For example, if the game was to randomly select, let's say, 'firearm' as the murder weapon, it would be then limited to the number of weapons it could choose from. The same process works for the game grammar, i.e. indefinite and definite articles are defined based upon the context of the subject or object in the sentence. "A jailor of Corfax Penitentiary locked a door" is grammatically correct, but totally passive. The game grammar engine, deciding that this isn't quite what we were after based upon the fact that the jailor and the door were both predefined, would actually generate "the jailor of Corfax Penitentiary locked the door".
I'll be posting loads of information about the coding process and excerpts of what I'll be writing to keep anyone interested in grammar or code entertained, and for feedback, so don't worry!
Thank you all so much for your support!
Risks and challenges
Development of games and software is always a time consuming process. For my endeavour, the translation of a broad dataset to a completely different coding language is a vast task, but not insurmountable. Data integrity will be key to quality assurance with the final product, and this has all been factored into a conservative and achievable time estimate.

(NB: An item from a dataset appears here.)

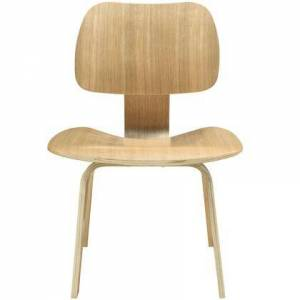 Modway Fathom Collection EEI-620-NAT Dining Side Chair with Mid-Century Modern Style  Tapered Legs  Five Layered Construction and Plywood Oak Veneer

The trust that backers on Kickstarter put into these projects is immeasurable, and in the majority of cases more of a motivation than the financial renumeration itself. The desire to produce the best possible finished piece for the people who made it possible is the most inspiring - and daunting - part of the process.
With the amount I’m asking for, and the time I’ve indicated, I can achieve the goals that I have set out and will be able to deliver a finished, polished product. Development of the software will continue beyond the completion date, and backers can enjoy clear and frequent communication, which is what I believe to be one of the best ways to ensure accountability to you - the backer!Learn about accountability on Kickstarter
- (28 days)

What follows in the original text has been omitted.